Short text fragments from websites:
***

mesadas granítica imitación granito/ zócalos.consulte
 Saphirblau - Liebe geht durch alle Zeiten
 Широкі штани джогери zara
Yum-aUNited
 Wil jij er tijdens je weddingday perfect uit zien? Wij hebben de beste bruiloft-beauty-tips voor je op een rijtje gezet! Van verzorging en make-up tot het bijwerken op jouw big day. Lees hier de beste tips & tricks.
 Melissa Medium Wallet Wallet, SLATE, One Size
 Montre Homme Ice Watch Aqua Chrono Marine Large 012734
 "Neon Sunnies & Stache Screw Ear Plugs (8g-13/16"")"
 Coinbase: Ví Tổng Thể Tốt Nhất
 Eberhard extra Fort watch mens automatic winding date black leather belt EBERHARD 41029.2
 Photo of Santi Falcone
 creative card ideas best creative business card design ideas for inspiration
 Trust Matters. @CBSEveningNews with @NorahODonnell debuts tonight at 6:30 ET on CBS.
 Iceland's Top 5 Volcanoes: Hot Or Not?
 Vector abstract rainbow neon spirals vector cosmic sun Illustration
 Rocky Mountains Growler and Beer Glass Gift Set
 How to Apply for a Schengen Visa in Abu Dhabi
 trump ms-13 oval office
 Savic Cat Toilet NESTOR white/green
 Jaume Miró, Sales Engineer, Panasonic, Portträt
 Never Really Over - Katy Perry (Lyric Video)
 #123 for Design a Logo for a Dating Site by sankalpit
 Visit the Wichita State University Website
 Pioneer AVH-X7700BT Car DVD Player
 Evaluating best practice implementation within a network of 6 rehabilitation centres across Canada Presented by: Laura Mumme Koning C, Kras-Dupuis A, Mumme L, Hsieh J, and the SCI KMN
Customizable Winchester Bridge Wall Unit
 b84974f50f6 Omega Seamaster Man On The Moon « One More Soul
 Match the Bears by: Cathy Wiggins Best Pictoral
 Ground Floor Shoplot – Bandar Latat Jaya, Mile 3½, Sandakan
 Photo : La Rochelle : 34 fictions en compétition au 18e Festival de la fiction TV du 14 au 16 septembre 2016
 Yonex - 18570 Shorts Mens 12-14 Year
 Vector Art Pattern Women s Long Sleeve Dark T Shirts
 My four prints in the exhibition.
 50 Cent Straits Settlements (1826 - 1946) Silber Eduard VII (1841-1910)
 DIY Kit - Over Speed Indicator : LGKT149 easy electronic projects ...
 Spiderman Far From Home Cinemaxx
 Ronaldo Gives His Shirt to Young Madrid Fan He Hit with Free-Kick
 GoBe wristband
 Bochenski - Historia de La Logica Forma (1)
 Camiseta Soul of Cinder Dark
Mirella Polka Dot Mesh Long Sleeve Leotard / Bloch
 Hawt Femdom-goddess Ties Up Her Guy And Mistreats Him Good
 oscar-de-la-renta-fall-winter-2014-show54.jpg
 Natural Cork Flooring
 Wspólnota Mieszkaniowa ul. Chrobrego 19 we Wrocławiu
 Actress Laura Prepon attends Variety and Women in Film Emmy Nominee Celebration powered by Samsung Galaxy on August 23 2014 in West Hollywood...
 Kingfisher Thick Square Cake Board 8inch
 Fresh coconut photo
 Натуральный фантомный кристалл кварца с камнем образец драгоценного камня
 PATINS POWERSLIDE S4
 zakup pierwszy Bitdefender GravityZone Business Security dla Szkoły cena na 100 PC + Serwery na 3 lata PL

***

Directions for this task:
Copy the lines from the start of the data verbatim, stopping after the line containing "Wil jij er tijdens".

Written answer:
mesadas granítica imitación granito/ zócalos.consulte
 Saphirblau - Liebe geht durch alle Zeiten
 Широкі штани джогери zara
Yum-aUNited
 Wil jij er tijdens je weddingday perfect uit zien? Wij hebben de beste bruiloft-beauty-tips voor je op een rijtje gezet! Van verzorging en make-up tot het bijwerken op jouw big day. Lees hier de beste tips & tricks.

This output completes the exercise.